I have pushed a minimal example of the problem to GitHub: you can clone the repo and run mvn clean test
to reproduce.
I'd also settle for advice on any other approach to getting this done that meets the list of constraints at the top of the post!
I think there are multiple ways to do this. One way to do this would be to add support for accessing resources in the classpath by URLs. This way you could point to the stylesheets in your classpath with a URL, without having to have a catalog in place.

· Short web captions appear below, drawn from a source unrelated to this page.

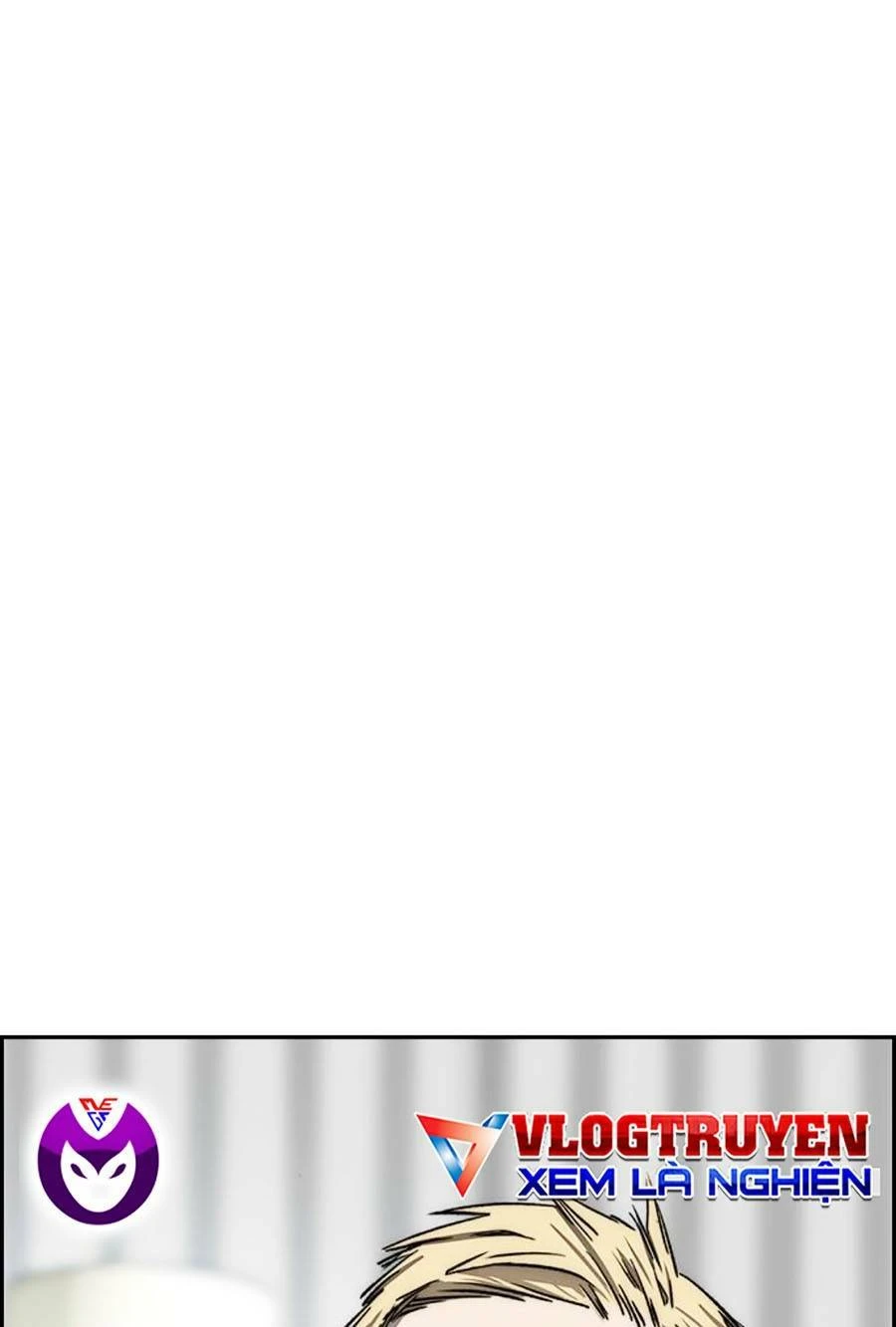 Thể Thao Cực Hạn Chapter 383 - Trang 4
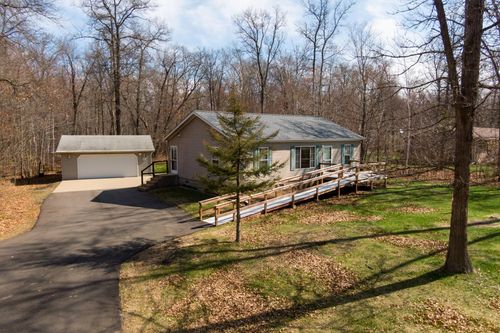 24055 County Road 19, Merrifield, MN, 56465-4036 | Card Image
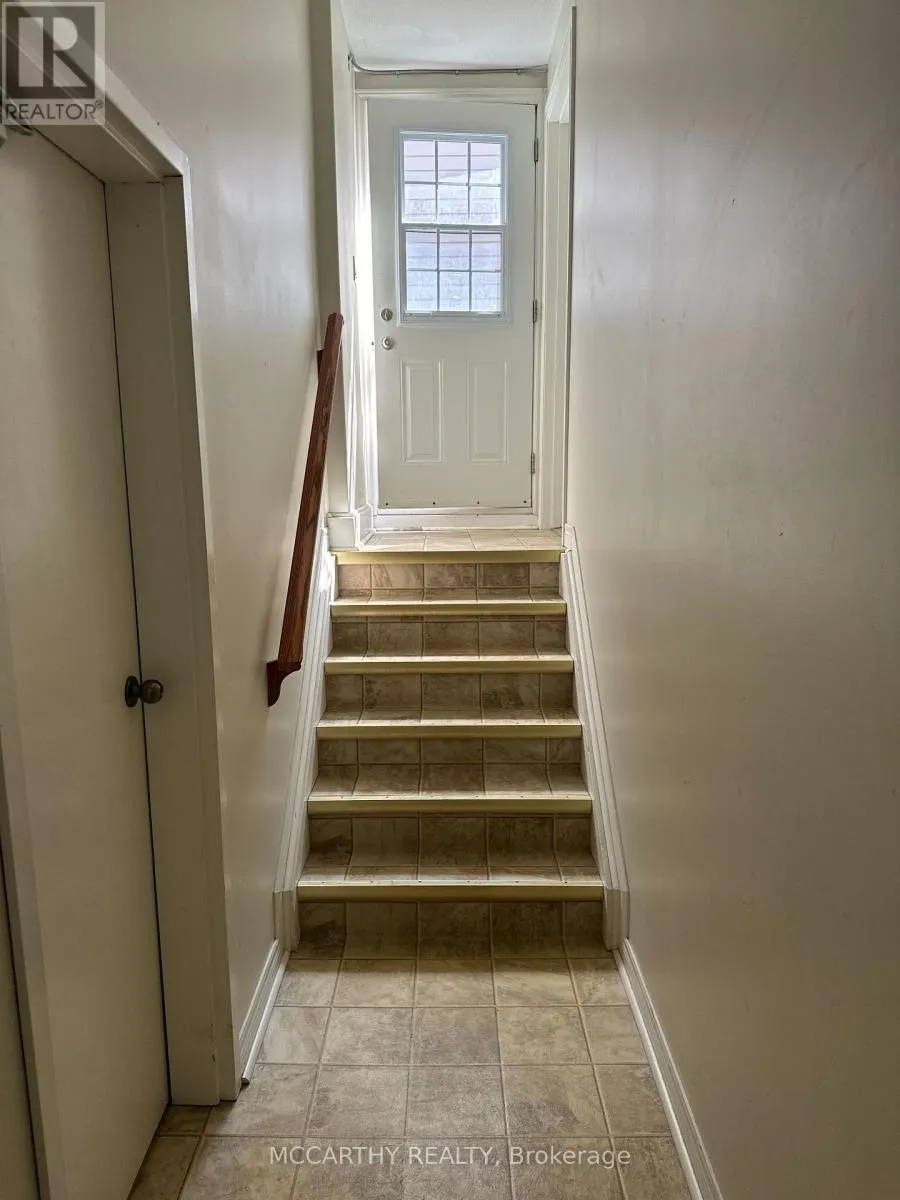 337 ORVIS CRESCENT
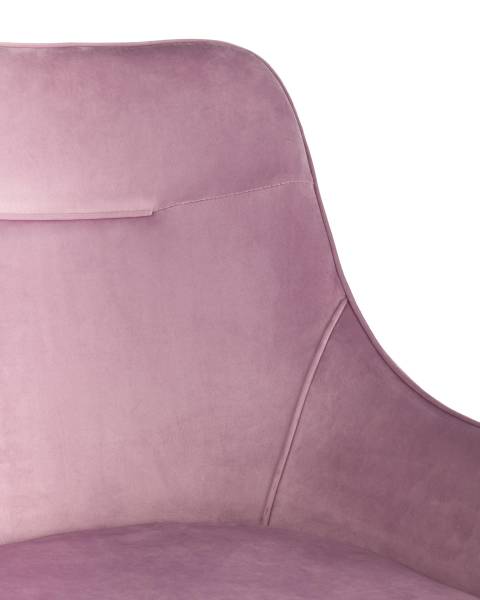 Обеденный стул Диана УТ000001638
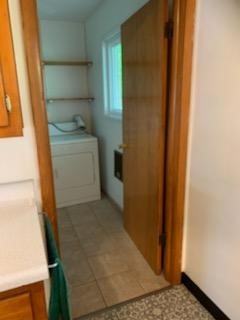 8022 Rahke Rd #NA - Photo 3 of 13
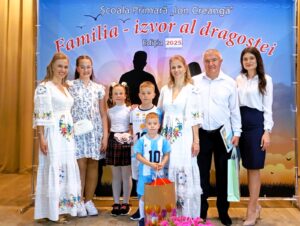 497758135_1275847147879007_4162699040469292083_n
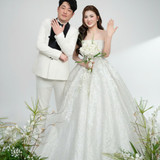 z7662919617386 4e722076146474c9e31bc7df16a1385e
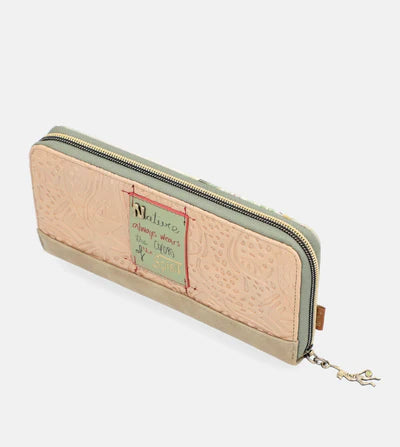 PORTOFEL ANEKKE 36709-915
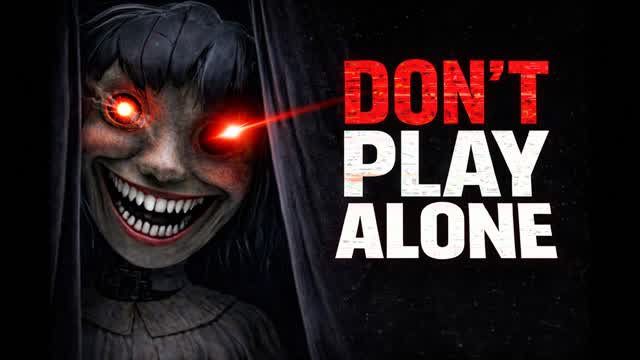 SCHOOL ON THE HILL [HORROR ESCAPE]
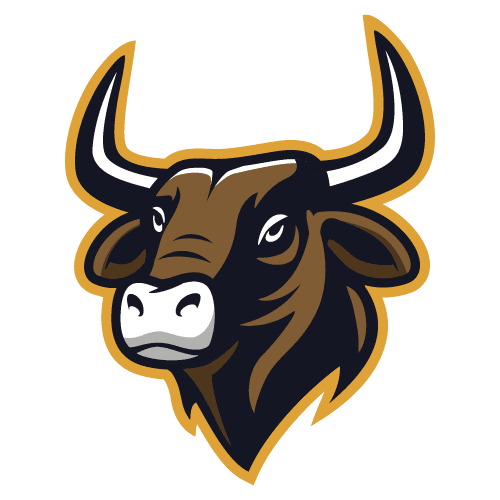 qurbani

You could do it for example by registering the class below as a URLStreamHandlerProvider
implementation. The implementation is adapted from this answer, but changed to support the optional leading slash in the URL path and also changed to use the cp:
scheme name instead of the more conventional classpath:
.
cp:
is because Saxon-HE (at least version 12.3) appears to have a workaround specific for classpath:
URLs in place, which causes a problem with the leading slash from the path getting dropped off when it resolves relative classpath:
URLs.In Java 9 and above you can register the provider by putting the fully qualified name of the class in the configuration file META-INF/services/java.net.spi.URLStreamHandlerProvider
.
With this in place, you should be able to point to your stylesheets with an URL like cp:/xsl/docbook-xsl-1.79.2/html/docbook.xsl
and have it work without a catalog, including relative imports, as long as your XSLT processor uses (or at least falls back to) this method of dereferencing URLs. Based on a quick test, this approach seems to work with at least the Xalan-Java and Saxon-HE XSLT processors. (I think the default XSLT processor included with Java might have some issues when using the docbook-xsl stylesheets.)

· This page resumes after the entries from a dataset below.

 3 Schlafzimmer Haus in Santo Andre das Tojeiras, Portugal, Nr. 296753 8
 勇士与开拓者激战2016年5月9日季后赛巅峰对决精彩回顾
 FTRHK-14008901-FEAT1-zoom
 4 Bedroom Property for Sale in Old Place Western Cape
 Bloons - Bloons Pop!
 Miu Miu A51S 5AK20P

package com.stackoverflow.q76848364;
import java.io.IOException;
import java.net.URL;
import java.net.URLConnection;
import java.net.URLStreamHandler;
import java.net.spi.URLStreamHandlerProvider;
/**
* URL stream handler for "cp:/" URLs for accessing resources in the classpath.

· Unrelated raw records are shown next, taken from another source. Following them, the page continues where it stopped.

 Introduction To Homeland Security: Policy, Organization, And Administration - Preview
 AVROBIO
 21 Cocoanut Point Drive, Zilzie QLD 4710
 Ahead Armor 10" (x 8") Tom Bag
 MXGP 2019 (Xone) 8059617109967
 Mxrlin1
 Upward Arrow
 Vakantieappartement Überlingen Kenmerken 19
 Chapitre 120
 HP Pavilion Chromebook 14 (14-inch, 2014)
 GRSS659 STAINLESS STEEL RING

* Supports a leading slash in the the path so that the scheme is treated as a
* hierarchical scheme for resolving relative URL references.
*
* <p>
* Register this provider by putting the fully qualified name of this class in
* the configuration file
* META-INF/services/java.net.spi.URLStreamHandlerProvider.
*/
public class ClasspathURLStreamHandlerProvider extends URLStreamHandlerProvider {
private static final String PROTOCOL = "cp";
@Override
public URLStreamHandler createURLStreamHandler(String protocol) {
if (PROTOCOL.equals(protocol)) {
return new URLStreamHandler() {
@Override
protected URLConnection openConnection(URL url) throws IOException {
String urlPath = url.getPath();
String resourcePath = urlPath.startsWith("/") ? urlPath.substring(1) : urlPath;
return ClassLoader.getSystemClassLoader().getResource(resourcePath).openConnection();
}
};
}
return null;
}
}
When working with relative URI references in Java, please note that there is a bug in the java.net.URI.resolve()
method that affects resolving relative URI references when the relative URI is empty (bug JDK-8218962 in the Java bug database). The docbook-xsl stylesheets rely on this working correctly, so there will be problems if one tries to use anything that relies on the java.net.URI
class for this functionality. Since both Xalan-Java and Saxon-HE seem to work OK, they must be using something else.
I created a pull request demonstrating this solution against the provided minimal example. (The original example was set to target Java 8. Since the method of registering URLStreamHandler
implementations is different between Java 8 and Java 9+, I changed the compile target to Java 9 instead to demonstrate the newer approach.)